What the task asks:
Every line between the one containing "scientific name: Tayassu pecari" and the last line of the data, both included, is to be set down exactly, and pictures are to be omitted.

Data shown:
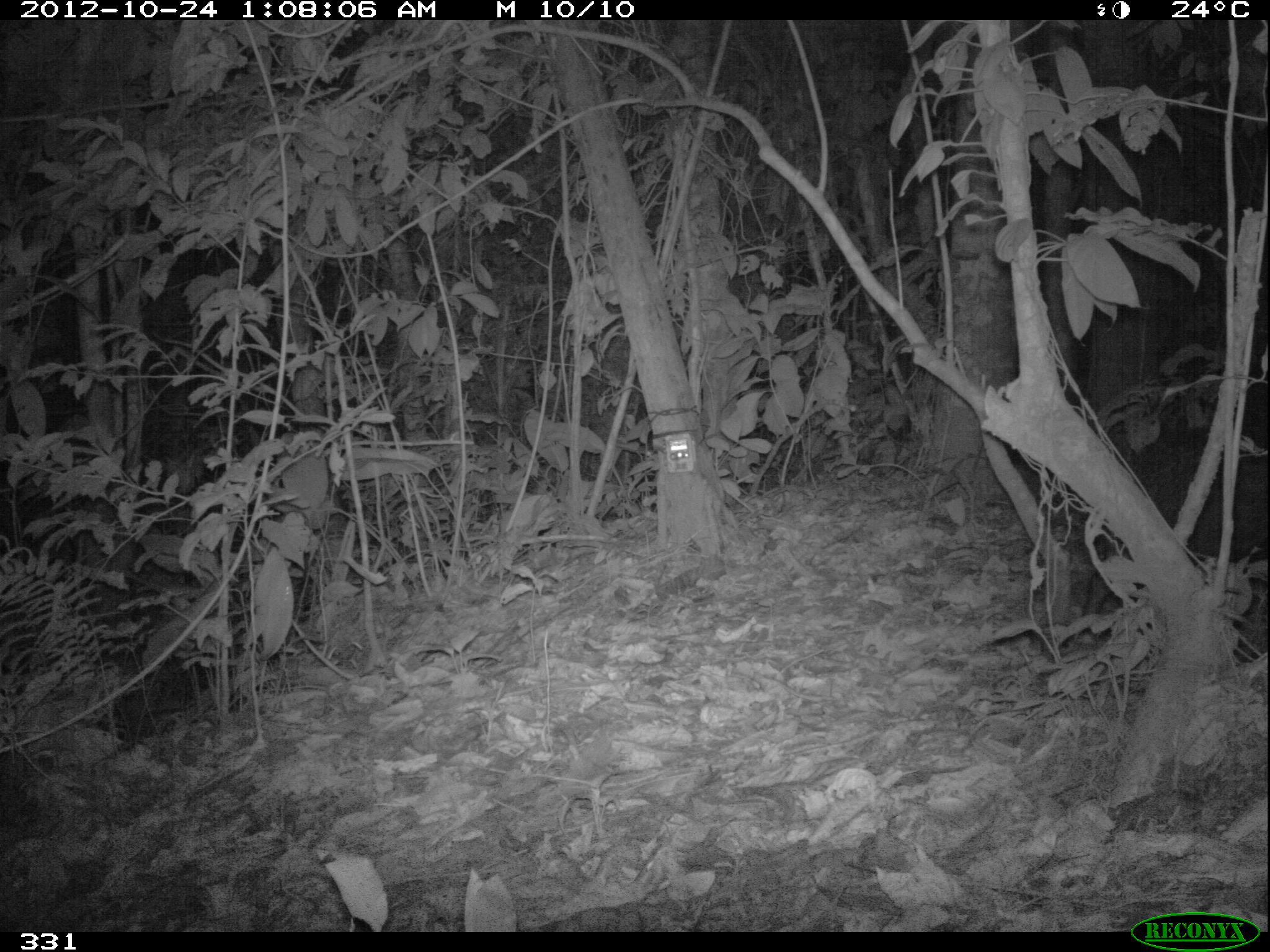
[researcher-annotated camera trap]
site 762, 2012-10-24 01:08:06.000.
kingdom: Animalia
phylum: Chordata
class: Mammalia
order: Artiodactyla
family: Tayassuidae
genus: Tayassu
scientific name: Tayassu pecari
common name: white-lipped peccary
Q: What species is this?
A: Tayassu pecari (white-lipped peccary).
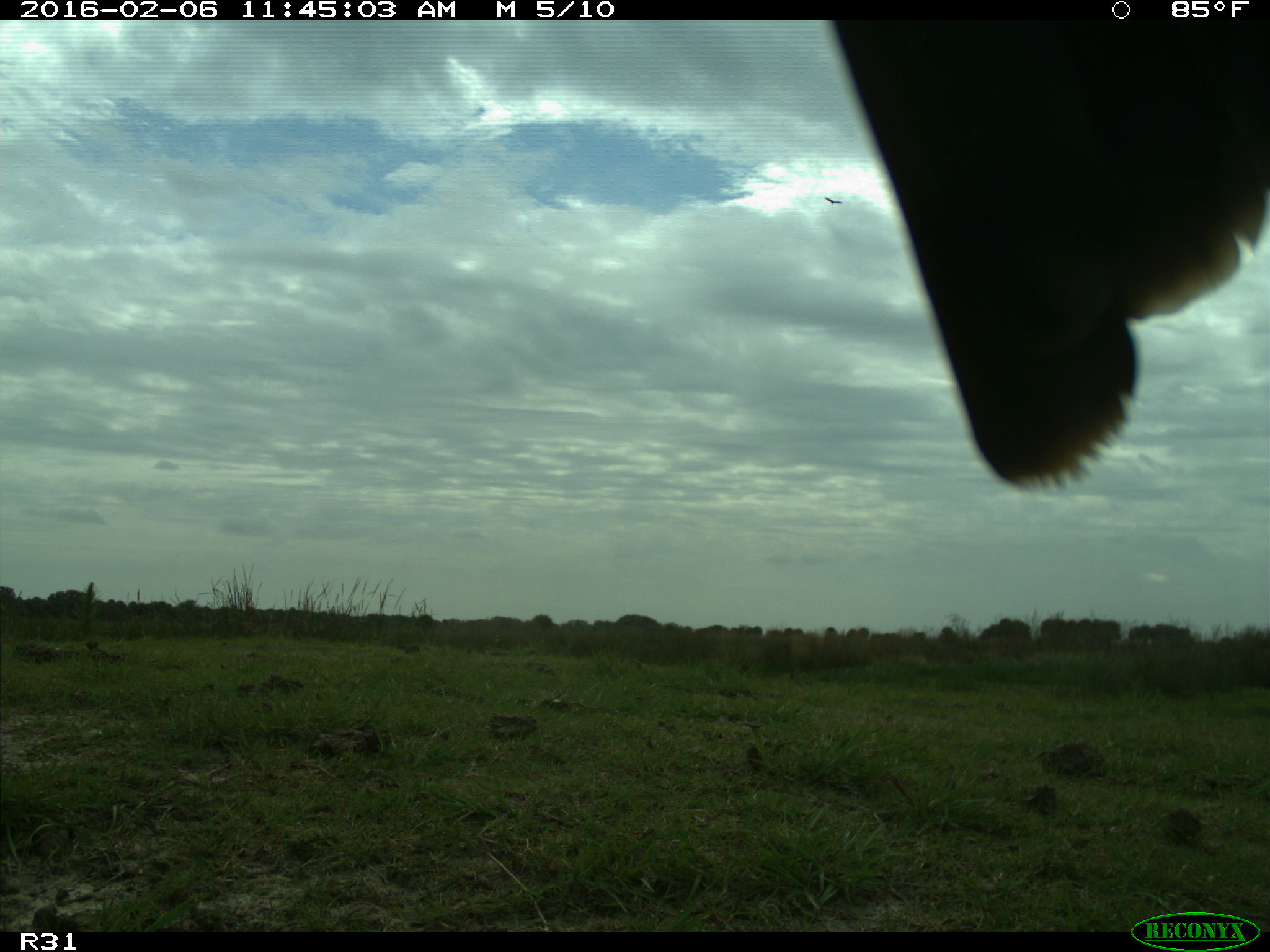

Exercise answer:
scientific name: Tayassu pecari
common name: white-lipped peccary
Q: What species is this?
A: Tayassu pecari (white-lipped peccary).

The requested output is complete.